John Coleman said the percentage of care leavers in education, employment or training had decreased overall during the last year. However there was an interesting trend that had emerged when the data was analysed in more detail; the percentage of 17-18 year olds in care in education, employment or training had decreased but the figure for 19-20 year olds had increased. The reasons for this trend were being investigated. The number of careers advisors in the children in care team had been increased. John Coleman said around 45 per cent of children in care were unaccompanied asylum seekers, and although they had been engaging in education courses they were not able to work. There were further concerns however as they would generally take shorter courses; additionally there was limited availability for English as a Second Language courses. John Coleman said addressing this issue was an area of priority.

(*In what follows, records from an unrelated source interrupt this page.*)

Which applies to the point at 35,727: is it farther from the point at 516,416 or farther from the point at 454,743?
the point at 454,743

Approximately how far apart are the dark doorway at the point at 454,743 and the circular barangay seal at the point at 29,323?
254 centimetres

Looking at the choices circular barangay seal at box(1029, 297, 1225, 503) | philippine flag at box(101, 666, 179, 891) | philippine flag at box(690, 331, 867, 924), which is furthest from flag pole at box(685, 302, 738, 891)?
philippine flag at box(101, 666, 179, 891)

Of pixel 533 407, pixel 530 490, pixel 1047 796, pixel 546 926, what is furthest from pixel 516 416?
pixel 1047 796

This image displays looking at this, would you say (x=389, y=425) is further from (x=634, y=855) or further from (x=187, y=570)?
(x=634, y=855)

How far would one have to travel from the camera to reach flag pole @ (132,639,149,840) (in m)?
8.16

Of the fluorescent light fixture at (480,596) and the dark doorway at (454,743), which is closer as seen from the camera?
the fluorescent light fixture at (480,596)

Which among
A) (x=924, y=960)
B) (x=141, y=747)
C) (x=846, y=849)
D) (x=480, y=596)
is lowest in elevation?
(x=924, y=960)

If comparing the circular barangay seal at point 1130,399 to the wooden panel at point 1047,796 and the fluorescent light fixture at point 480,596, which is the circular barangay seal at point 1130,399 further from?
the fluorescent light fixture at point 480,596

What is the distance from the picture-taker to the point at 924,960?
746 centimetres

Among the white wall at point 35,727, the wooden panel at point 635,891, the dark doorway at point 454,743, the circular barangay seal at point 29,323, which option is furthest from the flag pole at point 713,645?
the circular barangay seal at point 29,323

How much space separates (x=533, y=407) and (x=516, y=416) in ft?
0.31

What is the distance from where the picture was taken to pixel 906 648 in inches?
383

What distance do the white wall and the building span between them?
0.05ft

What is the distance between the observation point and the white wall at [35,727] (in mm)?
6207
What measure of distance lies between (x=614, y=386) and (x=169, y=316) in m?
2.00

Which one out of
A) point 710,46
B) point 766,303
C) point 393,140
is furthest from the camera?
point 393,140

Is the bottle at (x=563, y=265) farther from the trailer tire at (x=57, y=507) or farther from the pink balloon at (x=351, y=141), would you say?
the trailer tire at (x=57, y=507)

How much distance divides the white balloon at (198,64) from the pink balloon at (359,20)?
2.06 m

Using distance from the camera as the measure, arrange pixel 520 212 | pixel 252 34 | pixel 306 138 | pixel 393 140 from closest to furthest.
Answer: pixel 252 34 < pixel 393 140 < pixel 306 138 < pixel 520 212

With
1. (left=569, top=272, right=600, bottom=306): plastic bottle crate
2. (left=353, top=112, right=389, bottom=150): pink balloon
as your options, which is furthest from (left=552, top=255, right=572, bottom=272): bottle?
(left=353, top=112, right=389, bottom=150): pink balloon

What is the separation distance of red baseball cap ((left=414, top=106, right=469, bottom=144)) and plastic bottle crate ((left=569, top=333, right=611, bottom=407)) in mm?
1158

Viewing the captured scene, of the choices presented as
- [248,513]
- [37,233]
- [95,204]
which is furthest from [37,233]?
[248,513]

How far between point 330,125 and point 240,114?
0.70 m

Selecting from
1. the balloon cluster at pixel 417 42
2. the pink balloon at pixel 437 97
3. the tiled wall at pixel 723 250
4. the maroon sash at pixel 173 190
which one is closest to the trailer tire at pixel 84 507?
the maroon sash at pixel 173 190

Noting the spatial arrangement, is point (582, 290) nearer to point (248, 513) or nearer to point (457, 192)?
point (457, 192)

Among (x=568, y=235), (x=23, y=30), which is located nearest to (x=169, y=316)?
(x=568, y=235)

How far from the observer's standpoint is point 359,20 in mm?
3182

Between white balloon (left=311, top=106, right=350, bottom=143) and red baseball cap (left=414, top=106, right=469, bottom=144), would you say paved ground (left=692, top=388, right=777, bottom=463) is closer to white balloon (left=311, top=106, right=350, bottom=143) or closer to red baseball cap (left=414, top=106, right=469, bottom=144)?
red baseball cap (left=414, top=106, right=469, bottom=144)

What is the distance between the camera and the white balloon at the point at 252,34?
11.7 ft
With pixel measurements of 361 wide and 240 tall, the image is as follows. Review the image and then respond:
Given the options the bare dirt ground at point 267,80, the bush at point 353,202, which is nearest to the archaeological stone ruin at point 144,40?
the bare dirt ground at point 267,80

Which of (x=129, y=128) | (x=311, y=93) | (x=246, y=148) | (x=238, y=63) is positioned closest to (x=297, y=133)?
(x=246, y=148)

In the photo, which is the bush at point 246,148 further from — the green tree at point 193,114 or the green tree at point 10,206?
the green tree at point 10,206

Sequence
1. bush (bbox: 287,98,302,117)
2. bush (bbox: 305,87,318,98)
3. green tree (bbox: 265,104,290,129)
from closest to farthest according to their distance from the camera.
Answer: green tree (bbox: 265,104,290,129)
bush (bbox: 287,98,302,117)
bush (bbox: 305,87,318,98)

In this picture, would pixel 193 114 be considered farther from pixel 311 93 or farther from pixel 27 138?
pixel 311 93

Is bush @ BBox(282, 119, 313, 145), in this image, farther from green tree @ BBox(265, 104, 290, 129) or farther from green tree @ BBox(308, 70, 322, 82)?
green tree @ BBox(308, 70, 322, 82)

Shade Agboola (Director of Public Health) said a programme had been implemented to address declining rates of children who were receiving checks from health visitors at 6-8 weeks old. Following discussions at the Health and Wellbeing Board an action plan had been devised, whereby families who had high needs or were classified as vulnerable would be prioritised. All families would receive a health check by the age of 13 weeks. Shade Agboola said recruitment of health visitors remained a national challenge. However of the cohort of students set  ...  view the full minutes text for item 5.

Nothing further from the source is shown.